*TRECHO FORNECIDO*.

────────────────

DA LAMA A FAMA: DISSECANDO O MOVIMENTO MANGUE BEAT (1994-2004) - PARTE 03

Por Marcilo José Ramos da Silva



RESUMO: O trabalho a seguir, pretende analisar a temática Mangue Bit, também conhecido como Mangue Beat, movimento artístico-musical criado no inicio dos anos 90 na cidade do Recife-PE por jovens músicos, jornalistas e artistas da periferia local. Tal movimento pretendia alertar a população para a ociosidade cultural a qual a cidade se submetia na época, como também conscientizar a comunidade para os problemas sociais dos quais a população sofria. O Movimento Mangue Beat serviu para dar vez e voz a quem até então vivia a margem sócio-econômica da cidade. Com o surgimento da cena Mangue, o subúrbio passou a ser visto não só como um lugar de violência e desprezo, mas sim, também como um lugar de produção cultural de qualidade. Foi a partir do Mangue Bit que os tidos, classe “B” e “C” puderam se expressar artisticamente marcando assim um novo recorte no campo cultural recifense. Entretanto, os mentores da cena não estavam preocupados só com a produção musical, mas também com a questão ambiental, pois o processo de modernização da cidade aterrou os mangues para dar lugar a avenidas e prédios, ou seja, o movimento ao mesmo tempo que se preocupou com a estagnação musical, denunciou a degradação do ecossistema local, tendo em vista que o mangue é considerado berçário da maioria das espécies marinhas. Para isso se muniram de um documento, o manifesto Mangue, é dividido em três partes e nelas podemos notar a presença dos discursos culturais, ambientais e de identidade. Para a difusão do Manifesto Mangue, seus criadores utilizaram-se tanto da mídia impressa quanto da mídia digital, além do que, criaram uma linguagem própria, baseada em metáforas e gírias ligadas ao ecossistema manguezal. O Mangue Beat esteticamente rompe com a dita tradição musical, se utilizando de fusões rítmicas para fomentar outro gênero que tem como característica a junção do moderno com a tradição, o lúdico com o político, diversão e preocupação.

────────────────

*CONJUNTO DE DADOS*.
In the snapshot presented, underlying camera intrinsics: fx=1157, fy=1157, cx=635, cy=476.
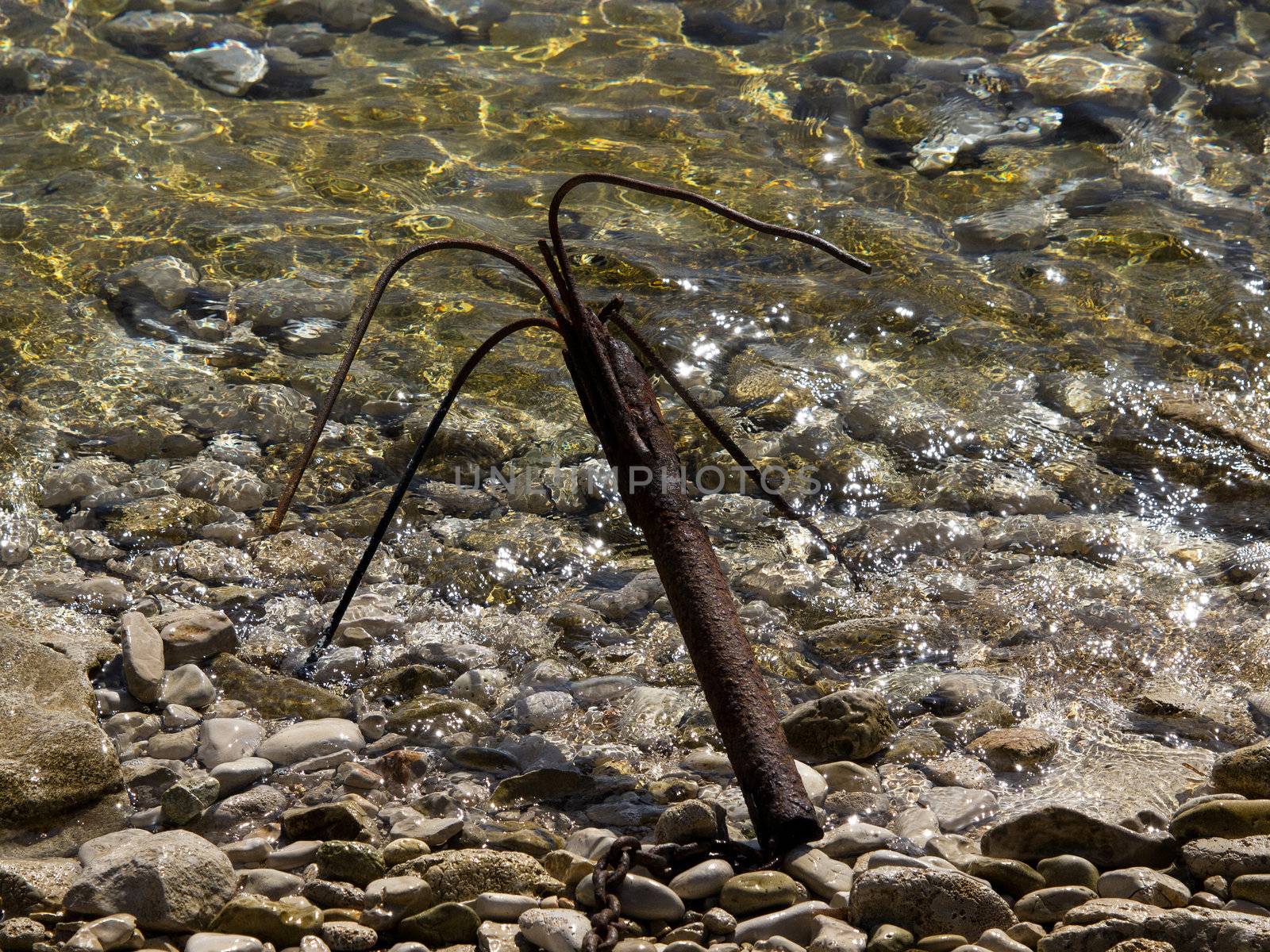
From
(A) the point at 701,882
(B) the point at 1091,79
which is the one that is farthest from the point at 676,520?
(B) the point at 1091,79

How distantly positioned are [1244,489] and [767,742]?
9.82 feet

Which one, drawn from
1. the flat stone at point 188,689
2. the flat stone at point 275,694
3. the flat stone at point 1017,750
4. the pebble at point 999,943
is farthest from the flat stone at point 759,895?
the flat stone at point 188,689

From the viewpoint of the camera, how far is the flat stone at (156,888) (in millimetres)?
2227

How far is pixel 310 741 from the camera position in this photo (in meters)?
3.04

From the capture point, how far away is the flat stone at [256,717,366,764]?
3004mm

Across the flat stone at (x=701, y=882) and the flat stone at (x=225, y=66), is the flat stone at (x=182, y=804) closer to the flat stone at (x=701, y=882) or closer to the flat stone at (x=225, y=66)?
the flat stone at (x=701, y=882)

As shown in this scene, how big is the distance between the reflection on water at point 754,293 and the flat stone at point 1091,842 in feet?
1.50

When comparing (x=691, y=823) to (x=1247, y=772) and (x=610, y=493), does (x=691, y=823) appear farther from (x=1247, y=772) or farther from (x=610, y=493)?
(x=610, y=493)

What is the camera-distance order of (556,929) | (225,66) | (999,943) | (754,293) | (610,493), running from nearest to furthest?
(999,943)
(556,929)
(610,493)
(754,293)
(225,66)

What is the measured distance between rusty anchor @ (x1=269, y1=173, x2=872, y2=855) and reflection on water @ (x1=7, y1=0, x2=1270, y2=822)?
3.10 ft

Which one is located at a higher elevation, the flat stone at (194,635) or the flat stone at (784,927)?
the flat stone at (784,927)

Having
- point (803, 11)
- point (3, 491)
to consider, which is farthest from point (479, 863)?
point (803, 11)

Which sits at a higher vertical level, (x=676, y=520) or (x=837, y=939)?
(x=676, y=520)

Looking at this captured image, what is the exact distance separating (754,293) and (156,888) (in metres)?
4.35
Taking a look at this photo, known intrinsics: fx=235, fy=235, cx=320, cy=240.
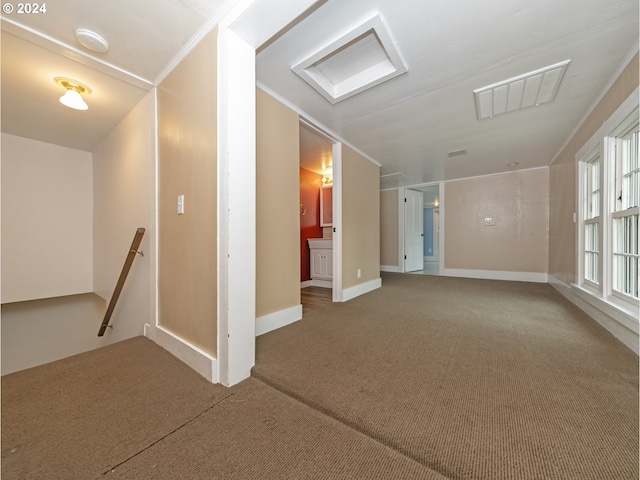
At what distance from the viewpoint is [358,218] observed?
11.5 feet

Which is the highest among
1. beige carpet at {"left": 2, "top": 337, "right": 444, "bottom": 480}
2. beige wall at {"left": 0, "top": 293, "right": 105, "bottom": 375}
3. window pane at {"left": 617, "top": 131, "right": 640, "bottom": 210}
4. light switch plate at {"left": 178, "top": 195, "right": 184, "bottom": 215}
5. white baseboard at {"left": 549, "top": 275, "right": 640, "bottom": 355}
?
window pane at {"left": 617, "top": 131, "right": 640, "bottom": 210}

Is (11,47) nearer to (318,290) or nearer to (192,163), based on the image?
(192,163)

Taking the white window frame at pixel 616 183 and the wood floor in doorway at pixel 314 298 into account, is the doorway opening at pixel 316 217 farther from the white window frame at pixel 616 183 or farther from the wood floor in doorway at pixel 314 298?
the white window frame at pixel 616 183

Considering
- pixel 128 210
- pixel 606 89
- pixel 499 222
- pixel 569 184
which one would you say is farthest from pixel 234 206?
pixel 499 222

────────────────

*LISTA DE TAREFAS*.
• 1. Segundo o trecho sobre o Mangue Beat, em quantas partes se divide o manifesto Mangue?
• 2. Informe cada linha do conjunto de dados que contém a palavra "viewpoint", levando em conta a diferença entre maiúsculas e minúsculas.

*SOLUÇÕES DETALHADAS*.
• 1. Em três partes.

• 2.
From the viewpoint of the camera, how far is the flat stone at (156,888) (in millimetres)?
At what distance from the viewpoint is [358,218] observed?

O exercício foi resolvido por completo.